Unlike Boston police officers, whose salaries are inflated with controversial supplements such as paid details and educational incentives, the extra pay of the municipal police is mostly overtime. The munis didn't make as much extra money as Boston police patrolmen, who netted an average of $36,752 in additional dollars. But they made more than Boston firefighters, who received an average of $11,981 above their base pay, a Globe analysis of salary data shows.

''It's really the general question throughout city departments where there is a lot of overtime: how well is it managed, and is it essential?'' said Samuel R. Tyler, who heads the Boston Municipal Research Bureau, a business-funded group.

When it was established in 1979 to provide security at city buildings, the Municipal Police Department consisted of a handful of unarmed officers. But the force's responsibilities have expanded: Nabbing shoplifters at Fanueil Hall and arresting drug peddlers in city parks. They answer calls at public schools, libraries, and community centers, and since 1994 they have helped provide security at Boston Housing Authority developments. The force's 64 patrol officers carry guns, and they are trained at police academies.

The median pay for patrol and site officers is $38,238, and the median salary for superior officers is $45,379. Muni rank and filers took in an average of $20,000 above their base pay last year, while superior officers earned nearly $30,000 more on average, the Globe analysis shows.

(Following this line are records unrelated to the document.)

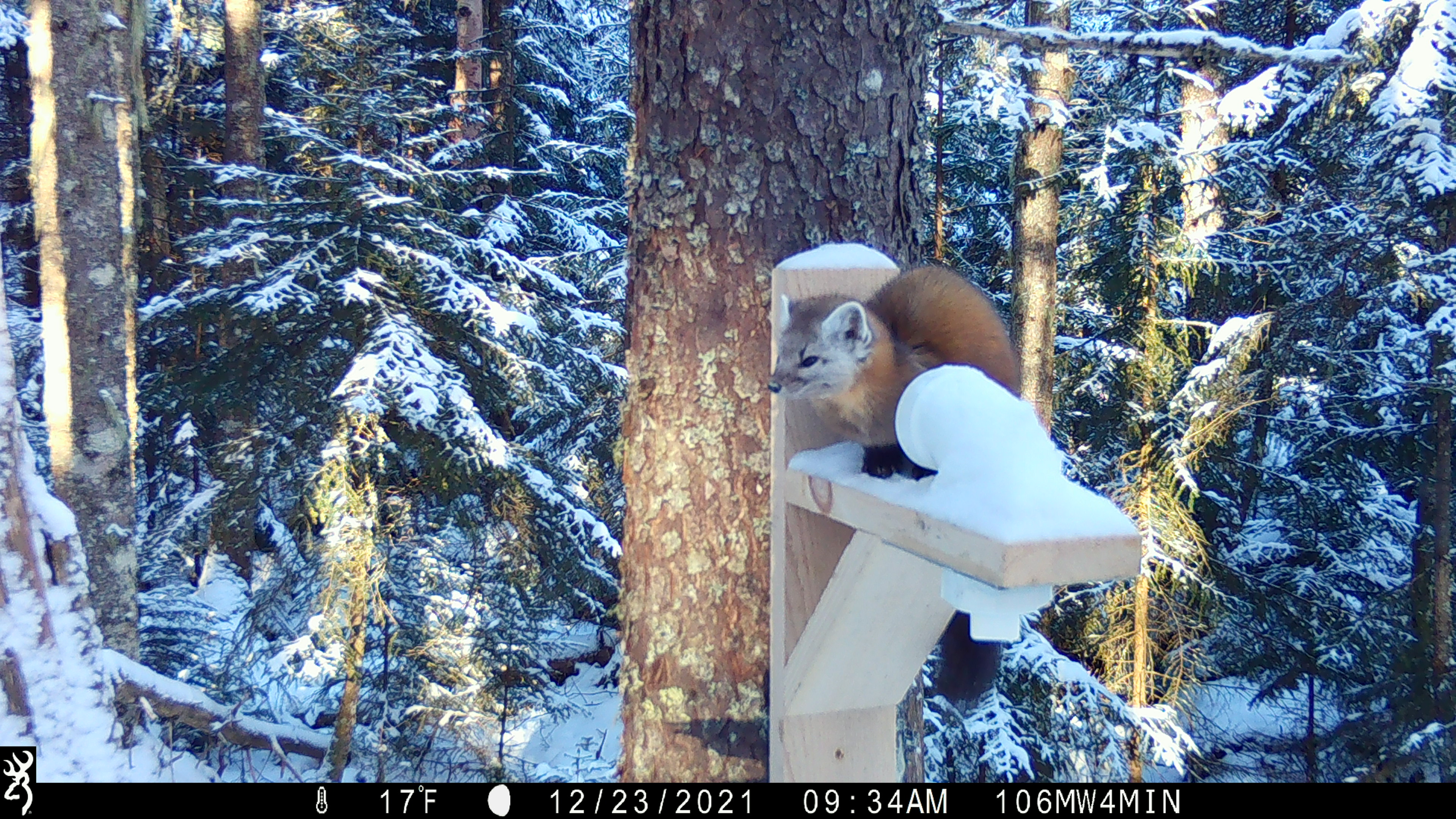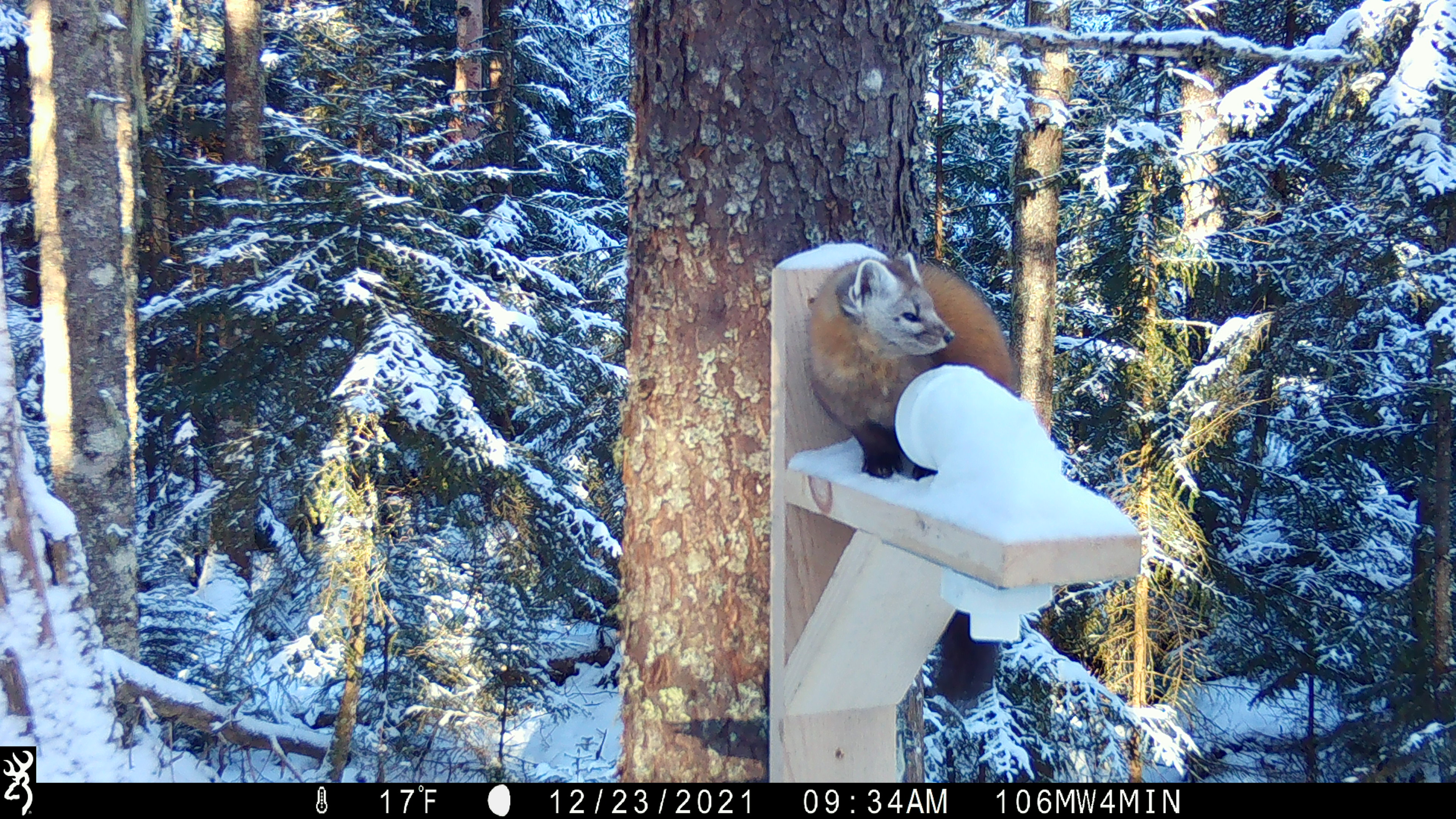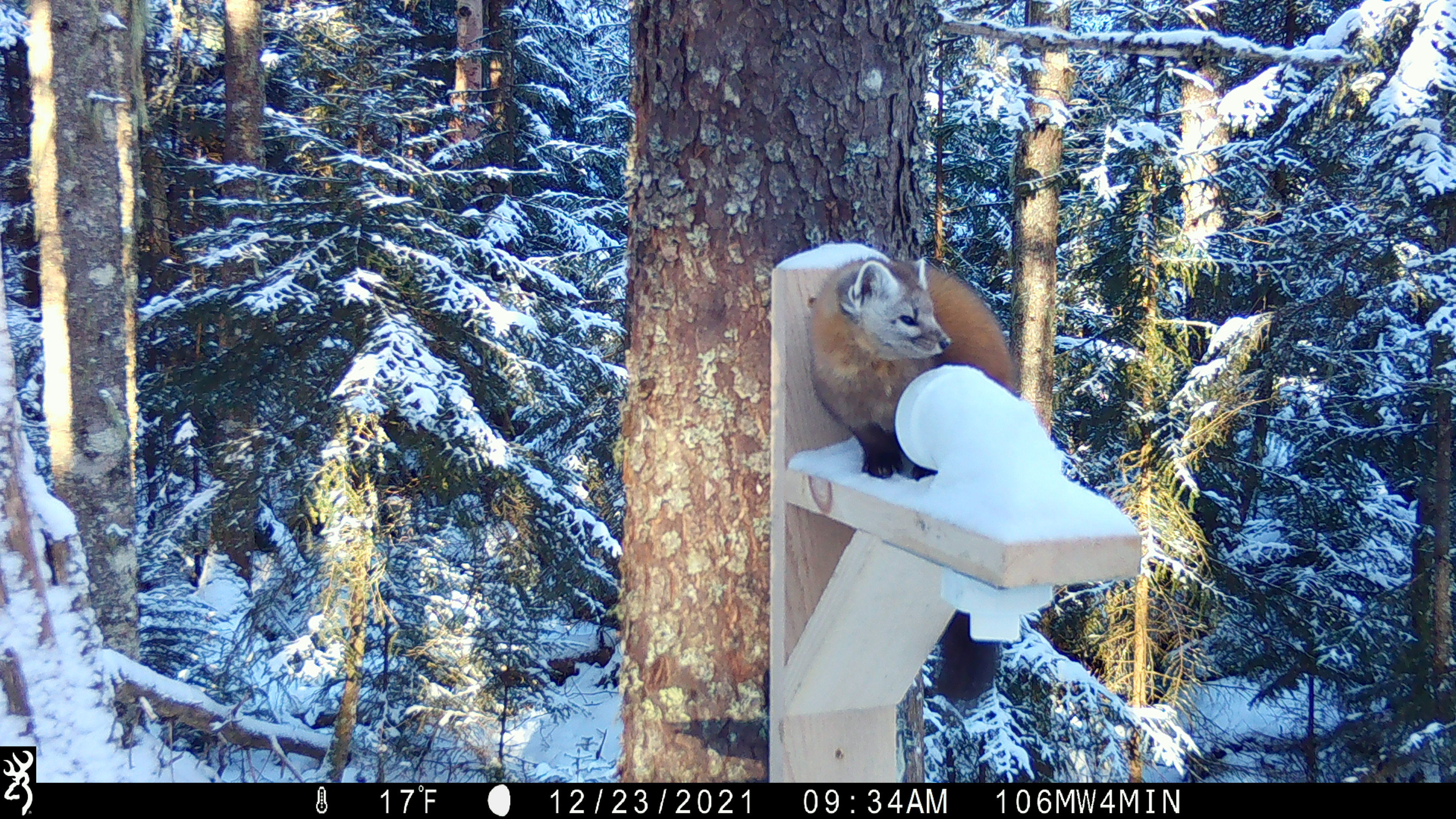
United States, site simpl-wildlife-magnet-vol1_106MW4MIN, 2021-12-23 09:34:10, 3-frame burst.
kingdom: Animalia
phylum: Chordata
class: Mammalia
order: Carnivora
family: Mustelidae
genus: Martes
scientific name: Martes americana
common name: american marten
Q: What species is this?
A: American marten (Martes americana).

Michael J. Galvin, who heads the city's Property Management department and oversees the munis, blames most of the overtime expenditures on the force's BHA duties, though beefed up security since the Sept. 11, 2001, terrorist attacks also contributed, he said. Until May, 33 munis were assigned to patrol BHA developments, and Galvin says he has been forced to pay overtime to other officers during the first five months of the year to maintain security elsewhere. Galvin says he saved money by paying the overtime instead of hiring more officers. He said it didn't make sense to hire new people, because it always appeared likely that the munis would be relieved of their BHA duties. Last May, the Boston Police Patrolmen's Association finally won its legal battle with the city over using the munis in public housing, and the municipal police officers are now being pulled out of the developments. About 20 currently patrol BHA housing, but they will be replaced with Boston police in the coming months.

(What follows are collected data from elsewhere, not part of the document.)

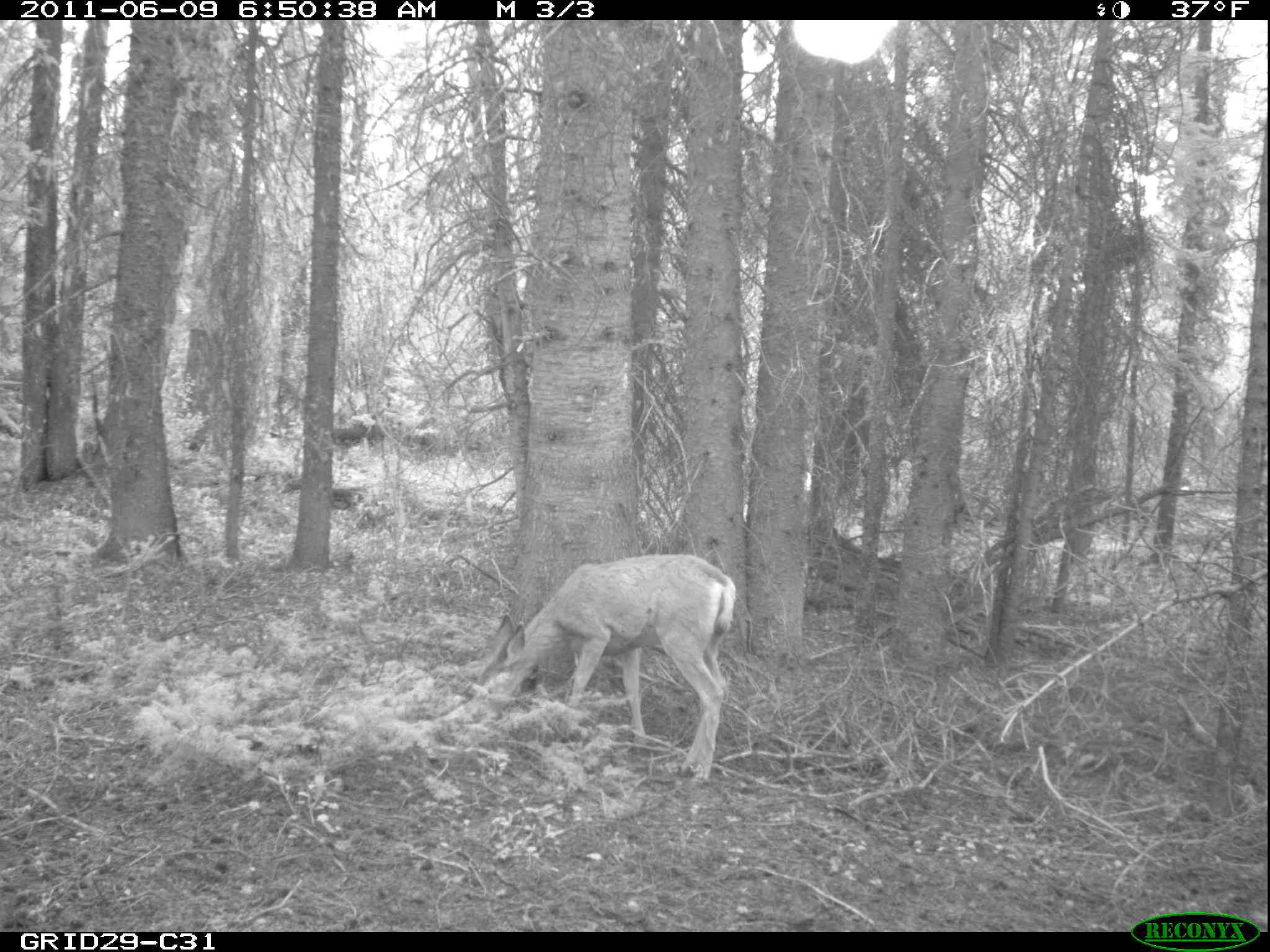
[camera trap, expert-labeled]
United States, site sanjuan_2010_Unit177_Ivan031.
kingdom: Animalia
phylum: Chordata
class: Mammalia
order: Artiodactyla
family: Cervidae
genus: Odocoileus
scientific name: Odocoileus hemionus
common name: mule deer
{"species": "Odocoileus hemionus (mule deer)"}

''The overtime we've allowed, and not doing all that hiring -- I thought that was prudent'' Galvin said. Now that the munis are withdrawing from BHA sites, he said, overtime should plummet.

BHA officials give the munis high marks for their work in public housing: Crime is down about 16 percent in the developments in the nine years since they began patrolling the buildings, which are also protected by BHA police and Boston police.

Galvin says he needs all of the munis returning from BHA to protect the city's properties, which are worth a total of about $3 billion and include 600 alarmed buildings and 240 parks.

But he acknowledges that Boston police officers are also available to respond to incidents at those sites. Galvin has also expanded the force's role over the last few years by agreeing to provide daytime protection to the Boston Water and Sewer Commission, the Inspectional Services department, and Veterans' Affairs -- moves that have forced him to pay overtime to cover the munis' traditional responsibilities.

Shootings, accusations of patronage, and a lack of racial diversity prompted scrutiny of the munis in the mid-1990s.But Mayor Thomas M. Menino, who had questioned whether the force was even necessary, has not followed through on his 1996 pledge to downgrade the munis and remove the word ''police'' from their title.

In its official response to the report, the Boston police said the munis should be able to protect city property even without the 33 officers assigned to BHA developments, and suggested technology could be used to trim the size of the force.

Scott S. Greenberger can be reached at [email protected]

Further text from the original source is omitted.